Zigbee Lock: Support SLGA Migration#2939
Conversation
First, I had AI do the following: - Rename subdrivers: using-old-capabilities -> legacy-handlers, promote using-new-capabilities handlers to top-level defaults - Make new capability handling the driver default; legacy-handlers subdriver overrides for pre-migration devices only - Top-level vendor subdrivers (yale, samsungsds, yale-fingerprint-lock) now only activate for migrated devices to avoid double-dispatch - Remove duplicate lock-without-codes top-level subdriver (handled entirely within legacy-handlers since these devices never migrate) - Add init lifecycle handler to legacy-handlers to populate lockCodes state for pre-migration devices on driver restart Co-authored-by: Copilot <223556219+Copilot@users.noreply.github.com> Then, I cleaned up the driver further by fixing the git understanding of what files were made in what year, and by introducing small changes to altogether remove some sub-subdrivers from the legacy subdriver, and vice versa.
|
Duplicate profile check: Passed - no duplicate profiles detected. |
|
Invitation URL: |
Test Results 72 files 510 suites 0s ⏱️ Results for commit d74f6a5. ♻️ This comment has been updated with latest results. |
|
Minimum allowed coverage is Generated by 🐒 cobertura-action against d74f6a5 |
| local init = function(driver, device) | ||
| lock_utils.reload_tables(device) | ||
| device.thread:call_with_delay(15, function(d) | ||
| reload_all_codes(device) |
There was a problem hiding this comment.
Do we have to reload all codes every time or can we put a guard on this so it's only done in the cases where it's needed?

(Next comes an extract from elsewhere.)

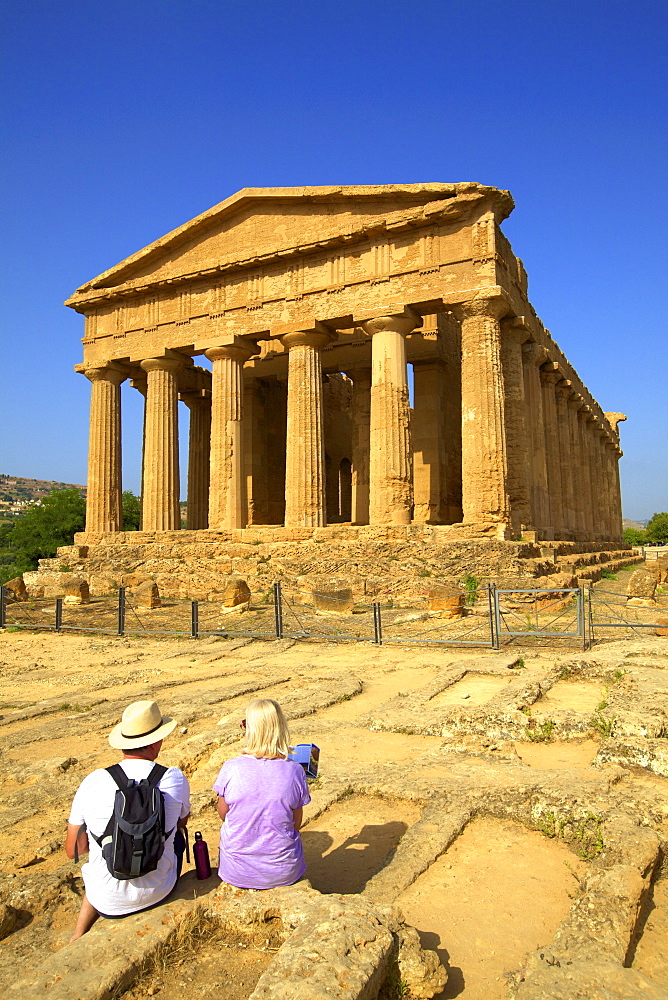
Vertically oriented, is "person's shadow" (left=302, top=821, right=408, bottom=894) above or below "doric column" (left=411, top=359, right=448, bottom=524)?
below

There was a problem hiding this comment.
Seems that all of the actual sends in this function are gated on if the cache is actually empty, so I think that's effectively done.
There was a problem hiding this comment.
It doesn't look like SendPINOverTheAir and GetPINCode are gated
There was a problem hiding this comment.
Ah yeah, my bad. Seems like this was 1-1 copied from the current Zigbee Lock handling (which is now in legacy-handlers), and the capability cache checks have just been moved to the new capabilities.
|
|
||
| if (credential_index == device:get_field(lock_utils.CHECKING_CODE)) then | ||
| -- the credential we're checking has arrived | ||
| local last_slot = device:get_latest_state("main", capabilities.lockCredentials.ID, |
There was a problem hiding this comment.
Are we guaranteed to have pinUsersSupported state at this point or do we need to handle the case where it's not set yet?
| device:emit_event(event) | ||
| end | ||
| local function device_added(driver, device) | ||
| if device:supports_capability_by_id(capabilities.lockCodes.ID) and device._provisioning_state == "TYPED" then |
There was a problem hiding this comment.
This provisioning state typed check should only not be true for devices that are driver switched, do we need to consider the driver switch case wrt migration? I assume this would rarely happen and it it did, it would be a user moving from a custom driver to ours, in which case IMO we can ask them to re-onboard if anything goes wrong.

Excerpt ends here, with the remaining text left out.